> [設問]
1. 実験計画法ソフトの文章から、「実験計画法ソフトの使用用途」から「件を求めるために使用します。」までをすべてそのまま書き出すこと。
2. 実験計画法ソフトの文章によると、実験計画法を考案したのは誰か。

実験計画法ソフトとは
実験計画法ソフトとは、統計学の応用分野の1つである実験計画法に基づいて実験を行う際に、実験計画の設計と解析等を支援するためのソフトウェアです。
実験計画法 (英: Design of Experiments, DOE) は、統計学の応用分野とされ、複数の因子が影響しあう実験等において効率のよい実験方法を設計し、結果を数理的に適切に解析することを目的にしています。この方法を考案したイギリスの統計学者R.A.フィッシャーの考えに基づき、局所管理化、反復実行、無作為 (ランダム) 化の3つの原則 (フィッシャーの3原則) の上に成り立っています。
実験計画法に基づいて実験を行うことで効率を高め、有意な結論を導けると言われていますが、複雑な手順を要するため専門的な知識や経験が必要です。実験計画法ソフトは、これらの手順の雛形を用意したり、解析を自動化することで、実験計画の設計と解析を容易にするものです。
実験計画法ソフトの使用用途
実験計画法は、製造業、医療、農業、マーケティングなど、様々な分野で活用されており、実験計画ソフトもこれらの分野で使用されています。
1. 製造業
製造業では、製品の品質や生産性を向上させるために実験計画法ソフトが用いられます。品質に関わる温度管理や反応時間などの各種パラメータを変化させながら製造を行い、製造される製品や材料の強度や耐久性を評価し、歩留まりや製造コストの変化などを加味して最適な製造条件を求めるために使用します。
2. 医療分野
医療分野では、新薬の開発や新しい治療方法の開発に実験計画法とそのソフトが使用されます。薬の有効性や安全性を評価したり、治療方法の最適化を図る作業の効率化に寄与しています。
3. 農業
農業では、作物の収穫量を増やし、品質を向上させるために実験計画法が用いられます。例えば、肥料や農薬の使用量を変化させて、作物の収穫量、大きさ、味などの変化を観察することで、より良い収穫を目指します。
4. マーケティング
マーケティングの戦略を立案する際にも実験計画法ソフトが活用されています。例えば、新しい商品やサービスの認知度を効率的に高めるために、ターゲット層を変化させながら、それぞれの層にはどのような広告を出せば良いかを決めるためなどに、実験計画法ソフトが使用されます。
実験計画法ソフトの原理
実験計画法は、統計学に基づいたフィッシャーの3原則と呼ばれる、局所管理化、反復実行、無作為 (ランダム) 化の3つの原則の上に成り立っています。これらの原則に基づいた実験計画を設計して実験を行うことで、より早く正しいデータを得られるとしています。
- 局所管理化の原則
実験に影響を及ぼす多数の要因がある場合に、影響を調べる要因以外のすべての要因を可能な限り一定にすることです。 - 反復実行の原則
実験ごとの偶然の誤差の影響を除くために同条件で反復することです。 - 無作為 (ランダム) 化の原則
データーを抽出する際には、統計学的手法を用いて、ランダムに抽出するというものです。

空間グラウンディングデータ
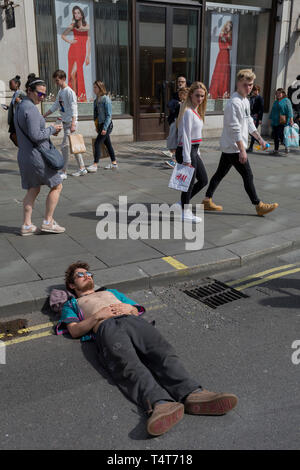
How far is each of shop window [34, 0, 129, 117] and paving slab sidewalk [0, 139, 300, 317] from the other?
4.57m

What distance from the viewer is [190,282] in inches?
198

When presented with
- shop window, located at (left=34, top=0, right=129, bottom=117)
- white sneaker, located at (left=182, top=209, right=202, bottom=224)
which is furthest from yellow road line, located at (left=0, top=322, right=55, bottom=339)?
shop window, located at (left=34, top=0, right=129, bottom=117)

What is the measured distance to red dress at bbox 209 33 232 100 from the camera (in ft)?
51.6

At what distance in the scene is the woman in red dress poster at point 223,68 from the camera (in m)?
15.7

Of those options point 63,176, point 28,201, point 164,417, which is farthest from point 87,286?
point 63,176

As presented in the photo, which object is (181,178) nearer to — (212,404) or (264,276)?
(264,276)

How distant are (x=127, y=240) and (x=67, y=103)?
4.28 meters

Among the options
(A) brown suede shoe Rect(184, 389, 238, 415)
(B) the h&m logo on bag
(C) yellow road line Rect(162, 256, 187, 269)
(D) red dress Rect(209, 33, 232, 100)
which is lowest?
(C) yellow road line Rect(162, 256, 187, 269)

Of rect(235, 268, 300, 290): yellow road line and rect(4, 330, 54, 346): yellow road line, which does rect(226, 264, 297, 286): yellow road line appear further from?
rect(4, 330, 54, 346): yellow road line

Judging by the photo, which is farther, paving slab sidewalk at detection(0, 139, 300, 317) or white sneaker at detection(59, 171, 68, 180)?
white sneaker at detection(59, 171, 68, 180)

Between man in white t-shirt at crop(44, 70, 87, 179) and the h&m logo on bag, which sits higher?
man in white t-shirt at crop(44, 70, 87, 179)

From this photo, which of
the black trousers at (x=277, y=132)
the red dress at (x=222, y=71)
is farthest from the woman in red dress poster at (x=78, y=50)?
the black trousers at (x=277, y=132)

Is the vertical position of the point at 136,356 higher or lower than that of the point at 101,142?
lower

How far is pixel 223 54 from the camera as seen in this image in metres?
15.8
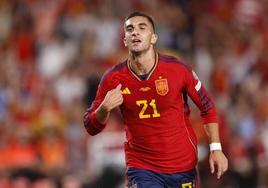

> [想定解答]
1.
実験計画法ソフトの使用用途
実験計画法は、製造業、医療、農業、マーケティングなど、様々な分野で活用されており、実験計画ソフトもこれらの分野で使用されています。
1. 製造業
製造業では、製品の品質や生産性を向上させるために実験計画法ソフトが用いられます。品質に関わる温度管理や反応時間などの各種パラメータを変化させながら製造を行い、製造される製品や材料の強度や耐久性を評価し、歩留まりや製造コストの変化などを加味して最適な製造条件を求めるために使用します。

2. イギリスの統計学者R.A.フィッシャー。